In der Revision führt der Kläger aus, es sei ihm durchaus bewußt, daß im Rahmen der bisherigen Judikatur eine Haftung der beklagten Partei für den klagsgegenständlichen Schaden nicht gegeben sei. Der Zweck des § 1318 ABGB gebiete jedoch eine weitere Interpretation des Gesetzeswortlautes. In Fortentwicklung der bisherigen Rechtsprechung erscheine auch eine Autobahnbrücke dem Begriff "Wohnung" subsumierbar. Dabei könne durchaus von der Entscheidung JBl1958/402 ausgegangen werden, in welcher die Haftung hinsichtlich eines von einer Magazinsrampe herabgefallenen Gegenstandes nur wegen des fehlenden Merkmals einer unvermuteten Einwirkung verneint worden sei. Vorliegendenfalls sei die Schädigung unvermutet erfolgt, liege die Gefährlichkeit der von der Höhe kommenden Einwirkung vor und der Kläger befinde sich in einem unüberwindlichen Beweisnotstand. Somit bleibe nur die Frage der Verfügungsgewalt offen. Hier sei zu sagen, daß die REPUBLIK ÖSTERREICH deswegen, weil sie sowohl die Westautobahn als auch die unter dieser durchgeführte Bundesstraße 1 dem Gemeingebrauch zugeführt habe, vom Schutzzweck des § 1318 ABGB her eine Haftung für den gegenständlichen Schaden treffen müsse. Sie habe die objektive Gefahr geschaffen, ein Verschulden am Schadensereignis könne der Geschädigte nach den örtlichen Gegebenheiten einer bestimmten Person aber niemals nachweisen. Somit sei durch eine weite Interpretation des § 1318 ABGB der Schutz desjenigen geboten, der dem Gemeingebrauch dienende, unter Brücken durchführende Straßen benütze. Dem Standpunkt des Revisionswerbers kann nicht beigetreten werden. Zutreffend geht die Revision im Sinne der diesbezüglichen Ausführungen des Berufungsgerichtes ausschließlich von dem in der Klage geltend gemachten Haftungsgrund des § 1318 ABGB aus (SZ 23/74, SZ 42/138 u.a.). Entgegen ihrer Ansicht hat das Berufungsgericht diesen Haftungsgrund aber zu Recht verneint.
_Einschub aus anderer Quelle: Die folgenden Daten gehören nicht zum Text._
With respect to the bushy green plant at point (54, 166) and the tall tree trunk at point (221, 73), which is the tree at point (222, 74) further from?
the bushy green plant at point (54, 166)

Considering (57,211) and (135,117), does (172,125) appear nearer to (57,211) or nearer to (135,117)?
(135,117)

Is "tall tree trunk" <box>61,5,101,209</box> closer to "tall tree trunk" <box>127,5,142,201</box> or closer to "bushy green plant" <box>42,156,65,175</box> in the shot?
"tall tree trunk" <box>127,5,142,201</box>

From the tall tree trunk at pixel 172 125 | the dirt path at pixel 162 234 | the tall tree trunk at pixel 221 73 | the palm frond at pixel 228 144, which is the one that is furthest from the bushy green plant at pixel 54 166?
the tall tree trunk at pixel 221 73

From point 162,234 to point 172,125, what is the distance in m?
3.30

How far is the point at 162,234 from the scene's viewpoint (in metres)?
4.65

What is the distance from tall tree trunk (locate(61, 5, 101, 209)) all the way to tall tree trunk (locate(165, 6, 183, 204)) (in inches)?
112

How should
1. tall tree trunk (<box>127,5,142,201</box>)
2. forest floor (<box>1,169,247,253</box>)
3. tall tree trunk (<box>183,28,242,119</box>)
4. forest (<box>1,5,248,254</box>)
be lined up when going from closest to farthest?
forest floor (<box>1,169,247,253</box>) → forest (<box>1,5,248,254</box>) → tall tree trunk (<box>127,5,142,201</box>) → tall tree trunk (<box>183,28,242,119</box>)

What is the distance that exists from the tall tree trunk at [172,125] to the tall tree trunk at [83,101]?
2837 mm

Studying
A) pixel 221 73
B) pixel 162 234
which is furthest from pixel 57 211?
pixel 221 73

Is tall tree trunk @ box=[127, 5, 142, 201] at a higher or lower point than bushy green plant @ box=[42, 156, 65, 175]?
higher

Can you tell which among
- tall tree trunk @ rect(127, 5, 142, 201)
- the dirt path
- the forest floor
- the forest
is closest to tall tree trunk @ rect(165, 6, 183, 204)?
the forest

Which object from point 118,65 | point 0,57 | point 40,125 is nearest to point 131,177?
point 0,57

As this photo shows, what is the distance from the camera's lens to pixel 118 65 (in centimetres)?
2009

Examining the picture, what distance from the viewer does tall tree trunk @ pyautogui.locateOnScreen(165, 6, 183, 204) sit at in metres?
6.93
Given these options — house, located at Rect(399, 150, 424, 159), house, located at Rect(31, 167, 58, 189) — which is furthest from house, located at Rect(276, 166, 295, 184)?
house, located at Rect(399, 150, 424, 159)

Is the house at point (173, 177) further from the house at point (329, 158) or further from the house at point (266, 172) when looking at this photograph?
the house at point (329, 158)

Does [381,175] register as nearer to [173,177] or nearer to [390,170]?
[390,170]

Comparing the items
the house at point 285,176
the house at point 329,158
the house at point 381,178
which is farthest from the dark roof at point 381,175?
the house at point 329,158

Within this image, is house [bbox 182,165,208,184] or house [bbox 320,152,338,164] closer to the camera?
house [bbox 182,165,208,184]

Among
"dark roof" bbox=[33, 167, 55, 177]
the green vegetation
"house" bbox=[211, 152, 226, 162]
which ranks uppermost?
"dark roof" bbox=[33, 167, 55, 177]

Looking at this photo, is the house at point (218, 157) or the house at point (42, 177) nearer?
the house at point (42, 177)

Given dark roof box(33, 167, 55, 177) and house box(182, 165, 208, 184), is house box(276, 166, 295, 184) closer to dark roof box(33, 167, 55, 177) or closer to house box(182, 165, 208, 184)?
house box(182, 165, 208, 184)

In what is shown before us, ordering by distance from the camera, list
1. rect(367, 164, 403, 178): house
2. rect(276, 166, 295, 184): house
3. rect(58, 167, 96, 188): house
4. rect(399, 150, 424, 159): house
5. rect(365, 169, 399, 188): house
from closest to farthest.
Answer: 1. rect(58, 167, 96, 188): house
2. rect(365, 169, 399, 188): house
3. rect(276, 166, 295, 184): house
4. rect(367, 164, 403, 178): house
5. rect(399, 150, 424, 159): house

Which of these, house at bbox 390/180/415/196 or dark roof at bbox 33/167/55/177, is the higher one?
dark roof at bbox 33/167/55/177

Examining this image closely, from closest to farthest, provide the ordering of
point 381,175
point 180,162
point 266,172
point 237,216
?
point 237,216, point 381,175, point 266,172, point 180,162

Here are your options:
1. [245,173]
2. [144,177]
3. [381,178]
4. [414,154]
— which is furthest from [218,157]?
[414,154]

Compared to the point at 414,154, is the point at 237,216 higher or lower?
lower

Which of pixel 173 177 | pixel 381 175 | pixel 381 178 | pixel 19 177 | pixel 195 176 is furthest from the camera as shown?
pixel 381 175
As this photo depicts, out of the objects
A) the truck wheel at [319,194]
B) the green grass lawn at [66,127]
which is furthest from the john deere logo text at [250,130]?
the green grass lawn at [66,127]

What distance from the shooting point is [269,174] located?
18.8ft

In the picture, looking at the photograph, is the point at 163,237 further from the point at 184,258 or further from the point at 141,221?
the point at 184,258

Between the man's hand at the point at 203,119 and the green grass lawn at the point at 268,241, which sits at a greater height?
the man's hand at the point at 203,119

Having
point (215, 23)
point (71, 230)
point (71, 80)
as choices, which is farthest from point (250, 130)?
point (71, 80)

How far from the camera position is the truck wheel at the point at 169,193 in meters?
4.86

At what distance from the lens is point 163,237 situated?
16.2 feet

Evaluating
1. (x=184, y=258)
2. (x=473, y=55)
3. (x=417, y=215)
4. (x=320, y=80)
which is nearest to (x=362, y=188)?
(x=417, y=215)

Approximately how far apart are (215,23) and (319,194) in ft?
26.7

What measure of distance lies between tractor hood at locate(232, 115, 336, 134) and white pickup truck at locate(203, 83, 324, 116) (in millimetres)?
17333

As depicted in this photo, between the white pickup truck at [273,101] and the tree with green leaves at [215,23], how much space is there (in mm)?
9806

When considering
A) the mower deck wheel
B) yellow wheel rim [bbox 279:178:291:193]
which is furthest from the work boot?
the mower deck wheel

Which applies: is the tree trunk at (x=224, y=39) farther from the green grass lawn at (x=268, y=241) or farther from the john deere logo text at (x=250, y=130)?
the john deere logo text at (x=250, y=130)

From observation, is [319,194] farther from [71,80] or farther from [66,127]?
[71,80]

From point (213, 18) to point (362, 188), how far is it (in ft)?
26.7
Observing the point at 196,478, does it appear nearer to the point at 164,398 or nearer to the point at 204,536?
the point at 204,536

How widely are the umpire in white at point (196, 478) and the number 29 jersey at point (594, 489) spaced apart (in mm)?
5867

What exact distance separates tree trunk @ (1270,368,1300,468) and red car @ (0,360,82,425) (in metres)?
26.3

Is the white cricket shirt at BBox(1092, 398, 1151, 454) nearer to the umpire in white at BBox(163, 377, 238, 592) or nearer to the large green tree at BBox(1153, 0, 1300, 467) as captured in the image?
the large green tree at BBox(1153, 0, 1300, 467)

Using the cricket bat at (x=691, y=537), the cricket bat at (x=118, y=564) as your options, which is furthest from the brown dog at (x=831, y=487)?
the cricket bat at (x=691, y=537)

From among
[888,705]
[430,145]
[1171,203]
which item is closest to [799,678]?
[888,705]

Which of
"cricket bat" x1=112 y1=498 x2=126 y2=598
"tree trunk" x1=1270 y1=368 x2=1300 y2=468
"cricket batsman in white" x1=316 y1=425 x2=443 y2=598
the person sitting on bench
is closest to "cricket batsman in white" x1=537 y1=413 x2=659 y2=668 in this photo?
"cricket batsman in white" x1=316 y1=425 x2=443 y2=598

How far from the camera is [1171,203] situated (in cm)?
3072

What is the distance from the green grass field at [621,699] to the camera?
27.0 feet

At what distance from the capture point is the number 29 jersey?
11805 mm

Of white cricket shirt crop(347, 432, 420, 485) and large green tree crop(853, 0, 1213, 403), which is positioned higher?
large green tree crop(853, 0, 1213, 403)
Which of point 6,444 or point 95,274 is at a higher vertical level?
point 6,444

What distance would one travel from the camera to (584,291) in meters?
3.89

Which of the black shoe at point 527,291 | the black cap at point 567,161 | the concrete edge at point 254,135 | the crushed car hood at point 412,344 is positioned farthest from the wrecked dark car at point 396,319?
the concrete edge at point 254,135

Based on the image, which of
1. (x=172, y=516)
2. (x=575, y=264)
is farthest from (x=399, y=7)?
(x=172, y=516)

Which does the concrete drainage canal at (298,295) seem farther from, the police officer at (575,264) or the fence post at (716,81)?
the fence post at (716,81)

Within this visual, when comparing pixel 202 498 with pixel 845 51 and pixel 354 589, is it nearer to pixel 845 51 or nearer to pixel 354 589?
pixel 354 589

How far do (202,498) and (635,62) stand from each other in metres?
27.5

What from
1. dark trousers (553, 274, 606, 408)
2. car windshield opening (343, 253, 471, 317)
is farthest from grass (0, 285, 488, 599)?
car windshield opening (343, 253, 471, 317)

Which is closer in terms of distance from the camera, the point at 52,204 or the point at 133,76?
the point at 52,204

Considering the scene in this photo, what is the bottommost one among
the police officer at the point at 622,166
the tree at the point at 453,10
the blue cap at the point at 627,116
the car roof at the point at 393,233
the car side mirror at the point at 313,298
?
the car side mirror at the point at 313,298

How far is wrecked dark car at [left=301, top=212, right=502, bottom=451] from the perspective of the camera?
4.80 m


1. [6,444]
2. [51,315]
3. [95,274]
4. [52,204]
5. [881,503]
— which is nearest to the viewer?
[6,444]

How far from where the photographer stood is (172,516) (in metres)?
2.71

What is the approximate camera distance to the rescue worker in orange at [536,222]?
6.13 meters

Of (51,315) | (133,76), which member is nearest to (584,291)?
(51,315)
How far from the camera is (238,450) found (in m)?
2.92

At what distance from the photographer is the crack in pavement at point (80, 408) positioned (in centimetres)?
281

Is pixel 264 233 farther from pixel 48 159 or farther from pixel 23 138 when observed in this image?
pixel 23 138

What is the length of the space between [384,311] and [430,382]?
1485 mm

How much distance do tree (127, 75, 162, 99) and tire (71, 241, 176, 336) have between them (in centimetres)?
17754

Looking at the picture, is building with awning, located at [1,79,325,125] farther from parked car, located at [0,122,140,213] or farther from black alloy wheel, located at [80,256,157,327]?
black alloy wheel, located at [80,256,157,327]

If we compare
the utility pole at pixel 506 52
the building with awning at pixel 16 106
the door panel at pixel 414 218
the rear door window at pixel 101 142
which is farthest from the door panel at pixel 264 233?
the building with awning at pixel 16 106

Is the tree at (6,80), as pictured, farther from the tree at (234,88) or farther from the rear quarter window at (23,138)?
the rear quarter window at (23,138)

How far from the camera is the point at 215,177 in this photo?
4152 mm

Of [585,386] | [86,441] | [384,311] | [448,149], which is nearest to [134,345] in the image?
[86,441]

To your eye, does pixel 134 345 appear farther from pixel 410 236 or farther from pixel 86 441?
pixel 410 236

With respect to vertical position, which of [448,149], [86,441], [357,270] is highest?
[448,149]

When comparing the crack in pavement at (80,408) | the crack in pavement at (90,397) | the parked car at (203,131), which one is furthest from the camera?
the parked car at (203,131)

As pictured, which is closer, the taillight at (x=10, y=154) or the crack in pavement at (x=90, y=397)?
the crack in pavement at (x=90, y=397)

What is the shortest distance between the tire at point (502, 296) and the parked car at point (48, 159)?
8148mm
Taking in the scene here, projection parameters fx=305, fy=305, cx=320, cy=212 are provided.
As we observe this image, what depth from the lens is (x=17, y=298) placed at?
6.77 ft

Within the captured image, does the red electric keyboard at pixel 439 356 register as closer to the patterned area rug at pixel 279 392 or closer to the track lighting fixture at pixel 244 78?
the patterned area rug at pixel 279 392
Nach der Anordnung des § 1318 ABGB haftet in dem Falle, als jemand durch Herabfallen einer gefährlich aufgehängten oder aufgestellten Sache oder durch Herauswerfen oder Herausgießen aus einer Wohnung beschädigt wird, derjenige, aus dessen Wohnung geworfen oder gegossen worden oder die Sache herabgefallen ist, für den Schaden. Hinsichtlich dieser Bestimmung herrscht in Lehre und Judikatur (hiezu Koziol, Haftpflichtrecht 2 II, 388, Anm.12), wovon auch der Revisionswerber ausgeht, jedenfalls insoweit völlige Übereinstimmung, als ihre Anwendung das Vorhandensein einer Räumlichkeit oder zumindest eines Zusammenhanges der schädigenden Sache mit einer solchen voraussetzt. Der Oberste Gerichtshof hat demgemäß in den Entscheidungen SZ 46/36 und 2 Ob 182/71 ausdrücklich ausgesprochen, daß eine ausdehnende Auslegung der Bestimmung des § 1318 ABGB ihre Grenze im Vorhandensein eines Raumes (Geschäftslokal, Waschküche, Amtsräume, Theater usw.) findet. Daß eine Autobahnbrücke in diesem klargestellten Sinne keine Räumlichkeit darstellt, bedarf keiner weiteren Erörterung. Schon allein am Mangel dieser, auch nach Ansicht des erkennenden Senates vom Wortlaut und gemäß der Systematik des Gesetzes - nicht der Besitzer des Hauses als eines Bauwerkes (§ 1319 ABGB) sondern der Wohnungsinhaber (vgl. Zeiller, Comm III/2, Anm.3 zu § 1318) haftet -; so auch 6 Ob 663/81 jedenfalls geforderten, Voraussetzung scheitert somit die Argumentation des Revisionswerbers. Auf seine weiteren Revisionsausführungen - der Inhalt der Entscheidung JBl1958,402 wurde unrichtig wiedergegeben - ist daher nicht mehr einzugehen. Der ungerechtfertigten Revision muß ein Erfolg versagt bleiben.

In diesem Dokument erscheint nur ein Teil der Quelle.